Nîmes : un responsable logistique tué, Paprec Méditerranée devant la justice
Le secteur de la gestion des déchets est une fois de plus endeuillé par un drame du travail. Un responsable d’une entreprise gardoise a trouvé la mort dans des circonstances tragiques, écrasé par un ballot de déchets. Une affaire qui soulève de graves questions sur le respect des normes de sécurité dans ce type d’installation industrielle.
Une mort violente sur le lieu de travail
Le drame s’est produit le 23 mai 2025 au sein du centre de tri Valréna, situé à Nîmes. La victime, qui occupait le poste de responsable logistique de l’établissement, a été écrasée par un ballot de déchets lors d’une journée de travail qui devait être comme les autres.
Les circonstances exactes de l’accident ont immédiatement déclenché une enquête approfondie, menée conjointement par les services de police et l’inspection du travail, sous la supervision attentive du parquet nîmois.
Des manquements présumés aux règles de sécurité
L’investigation a rapidement mis en lumière des manquements présumés aux obligations de prudence et de sécurité au travail. Ces éléments ont conduit les autorités judiciaires à engager des poursuites contre l’entreprise exploitante.
Paprec Méditerranée, la société gestionnaire du centre de tri, fait désormais l’objet de poursuites pour homicide involontaire. Les infractions présumées portent également sur le non-respect des normes de sécurité au travail.
Un procès impliquant l’entreprise et trois salariés
Le mardi 12 mai, l’affaire sera examinée par le tribunal. La société Paprec Méditerranée, en tant que personne morale, sera jugée aux côtés de trois de ses employés, également convoqués pour répondre des chefs d’homicide involontaire et de défaut de sécurité.
Cette convocation multiple témoigne de la volonté des autorités judiciaires de déterminer précisément les responsabilités individuelles et collectives dans ce drame.

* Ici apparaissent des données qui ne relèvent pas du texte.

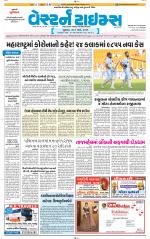 Ahmedabad Gujarati (Morning Daily)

Une entreprise déjà condamnée pour un accident mortel
Cette tragédie n’est malheureusement pas un cas isolé pour l’entreprise. En juillet 2023, un jeune homme avait déjà perdu la vie dans un accident survenu sur un site exploité par Paprec.
Cette première affaire avait abouti à une condamnation de l’entreprise et de son directeur en mars 2026. Toutefois, la société a contesté cette décision en faisant appel.
Un nouveau procès en appel prévu
Le dossier de 2023 connaîtra donc un nouveau chapitre devant la chambre des appels correctionnels. Cette procédure parallèle s’ajoute au jugement à venir concernant l’accident de mai 2025.
Conformément aux principes fondamentaux du droit, toute personne est présumée innocente tant que justice n’a pas été définitivement rendue.